All Roads Lead to Autophagy?
Some research groups are making the case that all roads lead to autophagy, the process of tearing down and replacing worn cellular components, when it comes to enhancing healthy longevity through adjustments to metabolism. Examples include calorie restriction (CR) - which you can manage all by yourself today - or drugs that mimic some of the effects of CR on regulatory mechanisms in our biochemistry, which you're going to have to wait a little longer for. But it's all down to increased autophagy, they say:
The better known life extension mechanisms in lesser animals are all driven by changes in autophagy - or so say the autophagy specialists. It's true that the various hyperspecialized communities of modern biology are overly cloistered and ignorant of one another's research, but the autophagy researchers are assembling compelling evidence for this position: "Here we show that mutational inactivation of autophagy genes, which are involved in the degradation of aberrant, damaged cytoplasmic constituents accumulating in all aging cells, accelerates the rate at which the tissues age in the nematode Caenorhabditis elegans. According to our results Drosophila flies deficient in autophagy are also short-lived. We further demonstrate that reduced activity of autophagy genes suppresses life span extension in mutant nematodes with inherent dietary restriction, aberrant insulin/IGF-1 or TOR signaling, and lowered mitochondrial respiration. These findings suggest that the autophagy gene cascade functions downstream of and is inhibited by different longevity pathways in C. elegans, therefore, their effects converge on autophagy genes to slow down aging and lengthen life span. Thus, autophagy may act as a central regulatory mechanism of animal aging.
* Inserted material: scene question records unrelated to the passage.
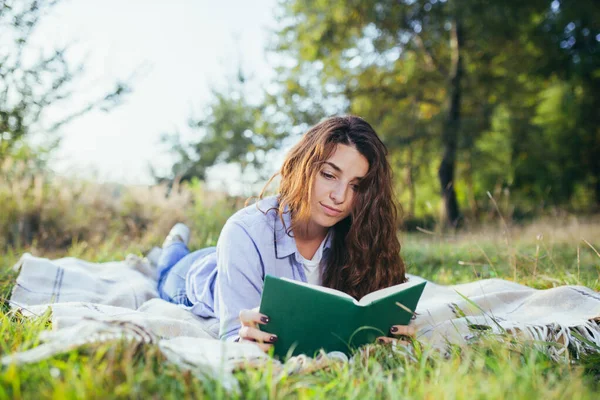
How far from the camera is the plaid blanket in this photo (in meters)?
1.46

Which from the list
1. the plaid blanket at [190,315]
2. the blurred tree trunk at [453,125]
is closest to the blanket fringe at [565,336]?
the plaid blanket at [190,315]

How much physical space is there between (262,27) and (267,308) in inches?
493

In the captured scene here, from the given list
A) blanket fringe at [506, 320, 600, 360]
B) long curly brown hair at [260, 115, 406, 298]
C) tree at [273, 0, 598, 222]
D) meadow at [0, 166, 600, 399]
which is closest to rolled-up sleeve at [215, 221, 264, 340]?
long curly brown hair at [260, 115, 406, 298]

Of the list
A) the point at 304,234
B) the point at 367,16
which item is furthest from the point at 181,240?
the point at 367,16

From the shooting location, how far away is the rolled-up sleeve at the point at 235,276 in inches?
79.1

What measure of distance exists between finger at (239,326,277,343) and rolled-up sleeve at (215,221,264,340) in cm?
21

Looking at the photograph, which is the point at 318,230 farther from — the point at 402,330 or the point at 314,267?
the point at 402,330

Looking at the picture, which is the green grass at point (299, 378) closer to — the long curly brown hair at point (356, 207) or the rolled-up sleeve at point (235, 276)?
the rolled-up sleeve at point (235, 276)

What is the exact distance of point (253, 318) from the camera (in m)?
1.74

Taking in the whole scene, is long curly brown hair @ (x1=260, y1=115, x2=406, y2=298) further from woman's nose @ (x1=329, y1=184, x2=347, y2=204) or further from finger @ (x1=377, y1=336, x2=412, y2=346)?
finger @ (x1=377, y1=336, x2=412, y2=346)

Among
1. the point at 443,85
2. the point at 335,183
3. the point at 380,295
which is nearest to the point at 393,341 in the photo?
the point at 380,295

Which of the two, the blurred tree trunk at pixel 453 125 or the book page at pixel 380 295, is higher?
the blurred tree trunk at pixel 453 125

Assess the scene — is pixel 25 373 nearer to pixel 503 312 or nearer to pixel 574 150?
pixel 503 312

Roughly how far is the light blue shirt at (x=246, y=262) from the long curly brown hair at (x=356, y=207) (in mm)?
83
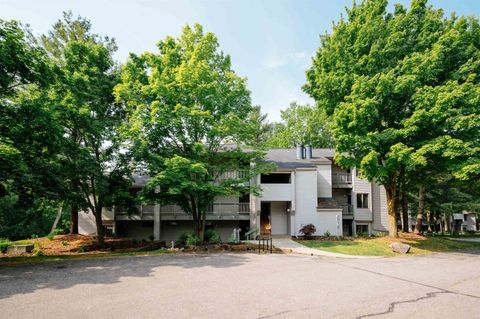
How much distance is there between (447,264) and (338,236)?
967 centimetres

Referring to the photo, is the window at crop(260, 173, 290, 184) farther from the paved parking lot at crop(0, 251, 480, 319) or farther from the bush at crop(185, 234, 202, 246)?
the paved parking lot at crop(0, 251, 480, 319)

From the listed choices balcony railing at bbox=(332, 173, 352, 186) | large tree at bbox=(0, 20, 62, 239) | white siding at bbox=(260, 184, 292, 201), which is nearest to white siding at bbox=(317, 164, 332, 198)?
balcony railing at bbox=(332, 173, 352, 186)

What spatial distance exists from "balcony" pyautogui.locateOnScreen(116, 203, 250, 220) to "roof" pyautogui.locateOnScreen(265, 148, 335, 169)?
4861 mm

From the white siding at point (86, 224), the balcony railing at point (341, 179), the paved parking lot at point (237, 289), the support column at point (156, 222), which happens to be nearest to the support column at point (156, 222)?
the support column at point (156, 222)

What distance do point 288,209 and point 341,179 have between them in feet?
22.8

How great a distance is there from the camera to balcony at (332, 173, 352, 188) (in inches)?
1018

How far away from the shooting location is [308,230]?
2059cm

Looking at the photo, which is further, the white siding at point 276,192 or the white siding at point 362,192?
the white siding at point 362,192

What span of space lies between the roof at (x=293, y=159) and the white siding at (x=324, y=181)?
60cm

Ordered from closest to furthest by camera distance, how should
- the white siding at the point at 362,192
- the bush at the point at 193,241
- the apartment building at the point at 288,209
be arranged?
the bush at the point at 193,241
the apartment building at the point at 288,209
the white siding at the point at 362,192

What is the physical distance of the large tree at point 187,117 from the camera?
14.8m

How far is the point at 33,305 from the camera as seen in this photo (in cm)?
597

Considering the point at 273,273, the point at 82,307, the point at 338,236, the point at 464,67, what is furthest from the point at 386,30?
the point at 82,307

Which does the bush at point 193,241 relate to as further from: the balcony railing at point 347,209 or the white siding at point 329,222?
the balcony railing at point 347,209
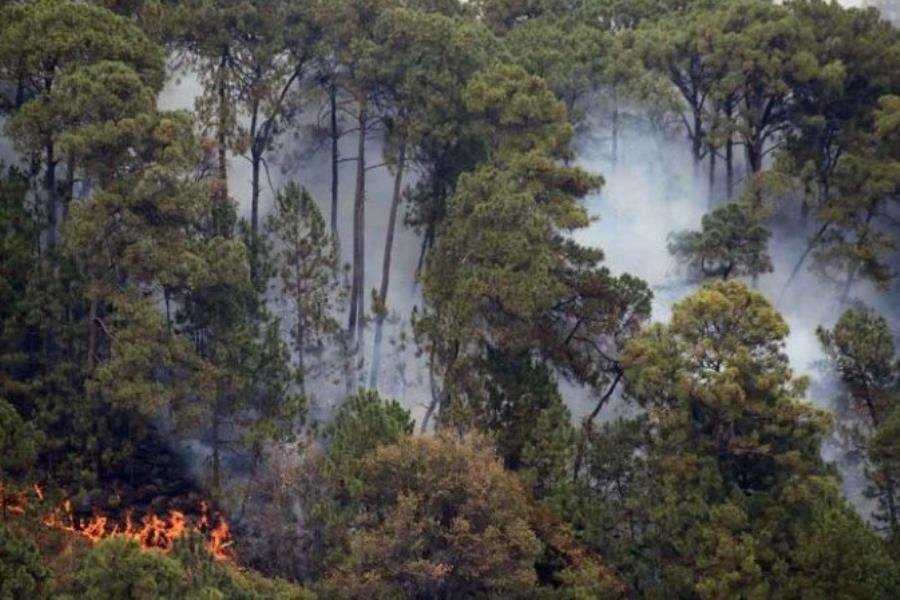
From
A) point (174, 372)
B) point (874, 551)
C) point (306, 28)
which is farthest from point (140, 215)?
point (874, 551)

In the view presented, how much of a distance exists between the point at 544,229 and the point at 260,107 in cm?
814

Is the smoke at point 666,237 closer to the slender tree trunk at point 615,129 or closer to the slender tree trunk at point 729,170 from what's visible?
the slender tree trunk at point 615,129

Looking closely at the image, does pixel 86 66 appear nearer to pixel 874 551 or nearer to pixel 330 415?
pixel 330 415

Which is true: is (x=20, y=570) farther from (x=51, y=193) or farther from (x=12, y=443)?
(x=51, y=193)

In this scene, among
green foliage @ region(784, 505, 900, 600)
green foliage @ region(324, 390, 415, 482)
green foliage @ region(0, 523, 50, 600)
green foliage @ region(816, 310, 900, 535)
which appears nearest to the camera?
green foliage @ region(0, 523, 50, 600)

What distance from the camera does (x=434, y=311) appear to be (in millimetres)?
29797

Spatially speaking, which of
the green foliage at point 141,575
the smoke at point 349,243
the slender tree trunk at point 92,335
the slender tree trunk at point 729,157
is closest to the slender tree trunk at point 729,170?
the slender tree trunk at point 729,157

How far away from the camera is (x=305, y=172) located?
115 ft

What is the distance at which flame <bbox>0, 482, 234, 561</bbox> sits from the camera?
23.1 meters

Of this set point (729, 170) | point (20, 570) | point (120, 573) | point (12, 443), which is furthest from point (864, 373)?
point (20, 570)

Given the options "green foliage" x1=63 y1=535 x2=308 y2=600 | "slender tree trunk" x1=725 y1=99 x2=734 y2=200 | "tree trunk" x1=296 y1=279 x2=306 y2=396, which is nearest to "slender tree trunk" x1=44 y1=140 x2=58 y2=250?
"tree trunk" x1=296 y1=279 x2=306 y2=396

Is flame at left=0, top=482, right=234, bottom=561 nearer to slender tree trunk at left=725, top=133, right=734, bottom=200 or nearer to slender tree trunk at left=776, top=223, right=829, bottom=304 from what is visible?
slender tree trunk at left=776, top=223, right=829, bottom=304

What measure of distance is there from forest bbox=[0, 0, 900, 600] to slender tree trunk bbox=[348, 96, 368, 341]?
0.52ft

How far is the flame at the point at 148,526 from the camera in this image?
23.1 m
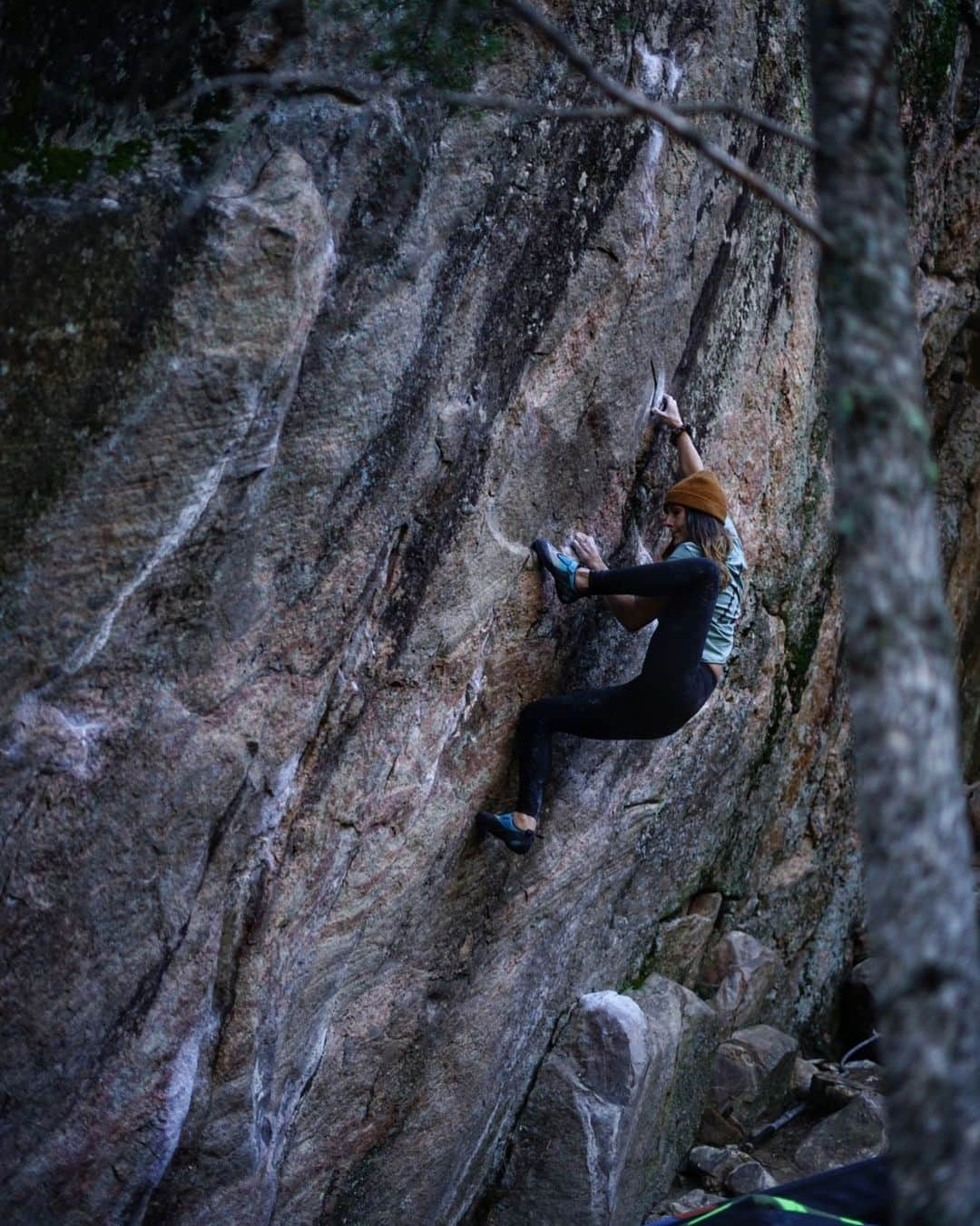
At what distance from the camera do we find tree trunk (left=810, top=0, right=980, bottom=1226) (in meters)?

Which is interesting, because other research groups are fairly sure that the enhanced longevity provided by these sorts of metabolic adjustment is accomplished through lowered levels of chronic inflammation and free radical generation:
This review focuses on the emerging evidence that attenuation of the production of reactive oxygen species and inhibition of inflammatory pathways play a central role in the antiaging cardiovascular effects of caloric restriction.
The evidence on both sides is compelling, but it can't be both all autophagy and all inflammation and free radical reduction, and it can't be just one or the other. Conflicting evidence and theories with good experimental backing on all sides are usually a good sign that there is something important left to be discovered, some shift in the overall picture of the field. For example, a comprehensively described link between autophagy, inflammatory processes and free radical generation. For now we're still missing a unifying view of the many known metabolic and genetic changes that increase longevity in mammals - how do they work?